§ **STORED DATA**
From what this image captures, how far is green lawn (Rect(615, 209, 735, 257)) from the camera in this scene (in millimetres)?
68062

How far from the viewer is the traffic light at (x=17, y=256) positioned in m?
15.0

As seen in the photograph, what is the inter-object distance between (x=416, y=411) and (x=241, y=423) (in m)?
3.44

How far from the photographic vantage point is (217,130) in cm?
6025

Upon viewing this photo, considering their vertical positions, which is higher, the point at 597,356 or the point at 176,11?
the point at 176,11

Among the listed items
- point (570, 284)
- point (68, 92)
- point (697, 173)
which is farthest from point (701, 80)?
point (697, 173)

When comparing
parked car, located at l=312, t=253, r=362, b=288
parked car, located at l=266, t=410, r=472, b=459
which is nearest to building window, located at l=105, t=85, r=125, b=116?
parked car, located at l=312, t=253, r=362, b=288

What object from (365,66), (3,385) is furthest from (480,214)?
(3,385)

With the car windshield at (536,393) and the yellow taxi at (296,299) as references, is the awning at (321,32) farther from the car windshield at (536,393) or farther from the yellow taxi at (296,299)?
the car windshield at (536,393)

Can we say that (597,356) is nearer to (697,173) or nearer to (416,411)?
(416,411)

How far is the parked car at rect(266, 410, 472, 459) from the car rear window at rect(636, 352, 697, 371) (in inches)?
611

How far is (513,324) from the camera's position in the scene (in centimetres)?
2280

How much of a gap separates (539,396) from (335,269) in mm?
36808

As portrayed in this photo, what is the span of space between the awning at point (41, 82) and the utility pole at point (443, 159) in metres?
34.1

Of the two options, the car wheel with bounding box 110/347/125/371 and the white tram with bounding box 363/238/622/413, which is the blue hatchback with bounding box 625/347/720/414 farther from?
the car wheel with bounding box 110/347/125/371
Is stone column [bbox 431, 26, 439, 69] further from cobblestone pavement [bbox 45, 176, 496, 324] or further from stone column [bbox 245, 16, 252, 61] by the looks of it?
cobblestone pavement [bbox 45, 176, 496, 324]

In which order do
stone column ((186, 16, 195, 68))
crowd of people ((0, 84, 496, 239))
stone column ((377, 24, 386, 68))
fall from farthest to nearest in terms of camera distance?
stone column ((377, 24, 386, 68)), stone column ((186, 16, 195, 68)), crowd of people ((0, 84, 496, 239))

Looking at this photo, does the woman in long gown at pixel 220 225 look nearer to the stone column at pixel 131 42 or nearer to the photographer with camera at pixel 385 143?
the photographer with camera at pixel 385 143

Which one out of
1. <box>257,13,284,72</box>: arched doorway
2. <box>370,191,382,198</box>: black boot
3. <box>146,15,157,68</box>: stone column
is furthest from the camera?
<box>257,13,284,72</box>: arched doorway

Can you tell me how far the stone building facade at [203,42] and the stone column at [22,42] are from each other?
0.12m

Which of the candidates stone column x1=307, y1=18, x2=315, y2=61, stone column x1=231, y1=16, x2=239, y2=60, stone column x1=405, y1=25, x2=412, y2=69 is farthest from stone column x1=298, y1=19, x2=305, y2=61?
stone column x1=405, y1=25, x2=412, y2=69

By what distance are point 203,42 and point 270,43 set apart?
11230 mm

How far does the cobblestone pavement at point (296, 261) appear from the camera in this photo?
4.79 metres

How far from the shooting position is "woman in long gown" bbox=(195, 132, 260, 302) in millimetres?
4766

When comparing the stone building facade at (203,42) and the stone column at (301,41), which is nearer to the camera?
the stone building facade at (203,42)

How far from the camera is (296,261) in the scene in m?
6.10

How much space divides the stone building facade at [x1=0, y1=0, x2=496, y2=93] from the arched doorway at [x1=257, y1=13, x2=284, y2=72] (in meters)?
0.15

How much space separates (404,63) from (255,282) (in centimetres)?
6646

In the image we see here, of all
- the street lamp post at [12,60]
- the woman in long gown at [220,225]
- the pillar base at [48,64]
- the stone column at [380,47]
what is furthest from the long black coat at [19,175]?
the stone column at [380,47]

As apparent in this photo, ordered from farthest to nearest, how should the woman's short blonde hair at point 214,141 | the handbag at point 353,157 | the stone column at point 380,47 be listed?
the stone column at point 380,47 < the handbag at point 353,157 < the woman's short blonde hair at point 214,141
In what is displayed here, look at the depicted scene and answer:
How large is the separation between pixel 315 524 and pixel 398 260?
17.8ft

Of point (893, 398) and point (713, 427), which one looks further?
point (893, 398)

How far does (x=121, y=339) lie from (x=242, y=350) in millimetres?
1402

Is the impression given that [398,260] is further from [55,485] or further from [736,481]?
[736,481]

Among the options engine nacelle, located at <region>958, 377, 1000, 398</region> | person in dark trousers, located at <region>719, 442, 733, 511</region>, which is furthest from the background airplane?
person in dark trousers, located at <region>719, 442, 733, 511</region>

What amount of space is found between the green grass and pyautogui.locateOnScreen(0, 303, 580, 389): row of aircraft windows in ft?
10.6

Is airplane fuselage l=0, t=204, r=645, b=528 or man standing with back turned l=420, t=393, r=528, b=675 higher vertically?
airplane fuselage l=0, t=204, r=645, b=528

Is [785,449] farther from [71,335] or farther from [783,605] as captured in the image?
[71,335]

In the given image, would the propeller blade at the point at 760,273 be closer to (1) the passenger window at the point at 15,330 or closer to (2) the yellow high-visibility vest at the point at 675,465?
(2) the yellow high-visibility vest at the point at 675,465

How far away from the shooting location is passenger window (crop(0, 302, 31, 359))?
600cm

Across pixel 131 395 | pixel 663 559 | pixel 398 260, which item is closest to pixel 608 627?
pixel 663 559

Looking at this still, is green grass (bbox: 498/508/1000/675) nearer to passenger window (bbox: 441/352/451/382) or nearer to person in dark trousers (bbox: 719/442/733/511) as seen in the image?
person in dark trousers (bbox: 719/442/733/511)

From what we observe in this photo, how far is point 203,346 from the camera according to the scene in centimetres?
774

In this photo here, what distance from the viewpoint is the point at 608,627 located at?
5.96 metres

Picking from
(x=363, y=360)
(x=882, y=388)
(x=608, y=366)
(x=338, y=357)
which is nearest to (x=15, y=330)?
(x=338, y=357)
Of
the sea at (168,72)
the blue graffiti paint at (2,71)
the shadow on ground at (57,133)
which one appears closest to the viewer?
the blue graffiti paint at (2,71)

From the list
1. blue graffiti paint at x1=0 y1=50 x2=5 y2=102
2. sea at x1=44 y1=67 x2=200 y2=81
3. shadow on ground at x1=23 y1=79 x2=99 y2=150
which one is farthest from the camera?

§ **EXERCISE GOAL**
From the records above, extract every line exactly as it stands.

§ **ANSWER BELOW**
From what this image captures, how far is green lawn (Rect(615, 209, 735, 257)) from the camera in this scene (in millimetres)?
68062

How far from the viewer is the traffic light at (x=17, y=256) positioned in m?
15.0

As seen in the photograph, what is the inter-object distance between (x=416, y=411) and (x=241, y=423) (in m)?
3.44

How far from the photographic vantage point is (217,130) in cm?
6025

Upon viewing this photo, considering their vertical positions, which is higher, the point at 597,356 or the point at 176,11?
the point at 176,11

Among the listed items
- point (570, 284)
- point (68, 92)
- point (697, 173)
which is farthest from point (701, 80)?
point (697, 173)

When comparing
parked car, located at l=312, t=253, r=362, b=288
parked car, located at l=266, t=410, r=472, b=459
which is nearest to building window, located at l=105, t=85, r=125, b=116?
parked car, located at l=312, t=253, r=362, b=288

What object from (365,66), (3,385) is furthest from (480,214)?
(3,385)

With the car windshield at (536,393) and the yellow taxi at (296,299) as references, is the awning at (321,32) farther from the car windshield at (536,393) or farther from the yellow taxi at (296,299)?
the car windshield at (536,393)

Can we say that (597,356) is nearer to (697,173) or nearer to (416,411)?
(416,411)

How far is the parked car at rect(266, 410, 472, 459) from the car rear window at rect(636, 352, 697, 371) (in inches)?
611

How far is (513,324) from the camera's position in the scene (in centimetres)?
2280

How much of a gap separates (539,396) from (335,269) in mm?
36808

As portrayed in this photo, what is the span of space between the awning at point (41, 82) and the utility pole at point (443, 159) in metres?
34.1

Of the two options, the car wheel with bounding box 110/347/125/371 and the white tram with bounding box 363/238/622/413, which is the blue hatchback with bounding box 625/347/720/414 farther from?
the car wheel with bounding box 110/347/125/371
Is stone column [bbox 431, 26, 439, 69] further from cobblestone pavement [bbox 45, 176, 496, 324] or further from stone column [bbox 245, 16, 252, 61] by the looks of it?
cobblestone pavement [bbox 45, 176, 496, 324]

In which order do
stone column ((186, 16, 195, 68))
crowd of people ((0, 84, 496, 239))
stone column ((377, 24, 386, 68))
fall from farthest to nearest in terms of camera distance?
stone column ((377, 24, 386, 68)), stone column ((186, 16, 195, 68)), crowd of people ((0, 84, 496, 239))

Looking at this photo, does the woman in long gown at pixel 220 225 look nearer to the stone column at pixel 131 42 or nearer to the photographer with camera at pixel 385 143?
the photographer with camera at pixel 385 143

Which one out of
1. <box>257,13,284,72</box>: arched doorway
2. <box>370,191,382,198</box>: black boot
3. <box>146,15,157,68</box>: stone column
is furthest from the camera?
<box>257,13,284,72</box>: arched doorway

Can you tell me how far the stone building facade at [203,42] and the stone column at [22,42] are from each other?
0.12m

Which of the candidates stone column x1=307, y1=18, x2=315, y2=61, stone column x1=231, y1=16, x2=239, y2=60, stone column x1=405, y1=25, x2=412, y2=69 is farthest from stone column x1=298, y1=19, x2=305, y2=61?
stone column x1=405, y1=25, x2=412, y2=69

By what distance are point 203,42 and point 270,43 set apart?
11230 mm

How far does the cobblestone pavement at point (296, 261) appear from the camera in this photo?
4.79 metres

How far from the shooting position is "woman in long gown" bbox=(195, 132, 260, 302) in millimetres?
4766

When comparing the stone building facade at (203,42) and the stone column at (301,41), which is nearer to the camera?
the stone building facade at (203,42)

How far from the camera is (296,261) in the scene in m?
6.10

How much space divides the stone building facade at [x1=0, y1=0, x2=496, y2=93] from the arched doorway at [x1=257, y1=13, x2=284, y2=72] (in meters)?
0.15

How much space separates (404,63) from (255,282) (in centimetres)?
6646

In the image we see here, of all
- the street lamp post at [12,60]
- the woman in long gown at [220,225]
- the pillar base at [48,64]
- the stone column at [380,47]
what is furthest from the long black coat at [19,175]?
the stone column at [380,47]

As apparent in this photo, ordered from farthest to nearest, how should the woman's short blonde hair at point 214,141 | the handbag at point 353,157 | the stone column at point 380,47 be listed?
the stone column at point 380,47 < the handbag at point 353,157 < the woman's short blonde hair at point 214,141
In what is displayed here, look at the depicted scene and answer:
How large is the separation between pixel 315 524 and pixel 398 260?
17.8ft

Of point (893, 398) and point (713, 427), which one looks further?
point (893, 398)

How far does (x=121, y=339) lie from (x=242, y=350) in millimetres?
1402

Is the impression given that [398,260] is further from [55,485] or further from [736,481]?
[736,481]

Among the options engine nacelle, located at <region>958, 377, 1000, 398</region> | person in dark trousers, located at <region>719, 442, 733, 511</region>, which is furthest from the background airplane?
person in dark trousers, located at <region>719, 442, 733, 511</region>

What amount of space is found between the green grass and pyautogui.locateOnScreen(0, 303, 580, 389): row of aircraft windows in ft?
10.6

Is airplane fuselage l=0, t=204, r=645, b=528 or man standing with back turned l=420, t=393, r=528, b=675 higher vertically?
airplane fuselage l=0, t=204, r=645, b=528

Is [785,449] farther from [71,335] or farther from [783,605] as captured in the image?
[71,335]

In the given image, would the propeller blade at the point at 760,273 be closer to (1) the passenger window at the point at 15,330 or closer to (2) the yellow high-visibility vest at the point at 675,465?
(2) the yellow high-visibility vest at the point at 675,465

How far away from the shooting location is passenger window (crop(0, 302, 31, 359))?
600cm

Across pixel 131 395 | pixel 663 559 | pixel 398 260, which item is closest to pixel 608 627?
pixel 663 559

Looking at this still, is green grass (bbox: 498/508/1000/675) nearer to passenger window (bbox: 441/352/451/382) or nearer to person in dark trousers (bbox: 719/442/733/511) as seen in the image?
person in dark trousers (bbox: 719/442/733/511)

From what we observe in this photo, how far is point 203,346 from the camera according to the scene in centimetres?
774

In this photo here, what distance from the viewpoint is the point at 608,627 located at?
5.96 metres

Picking from
(x=363, y=360)
(x=882, y=388)
(x=608, y=366)
(x=338, y=357)
which is nearest to (x=15, y=330)?
(x=338, y=357)
Of
the sea at (168,72)
the blue graffiti paint at (2,71)
the shadow on ground at (57,133)
which one appears closest to the viewer?
the blue graffiti paint at (2,71)

From the list
1. blue graffiti paint at x1=0 y1=50 x2=5 y2=102
2. sea at x1=44 y1=67 x2=200 y2=81
3. shadow on ground at x1=23 y1=79 x2=99 y2=150
which one is farthest from the camera?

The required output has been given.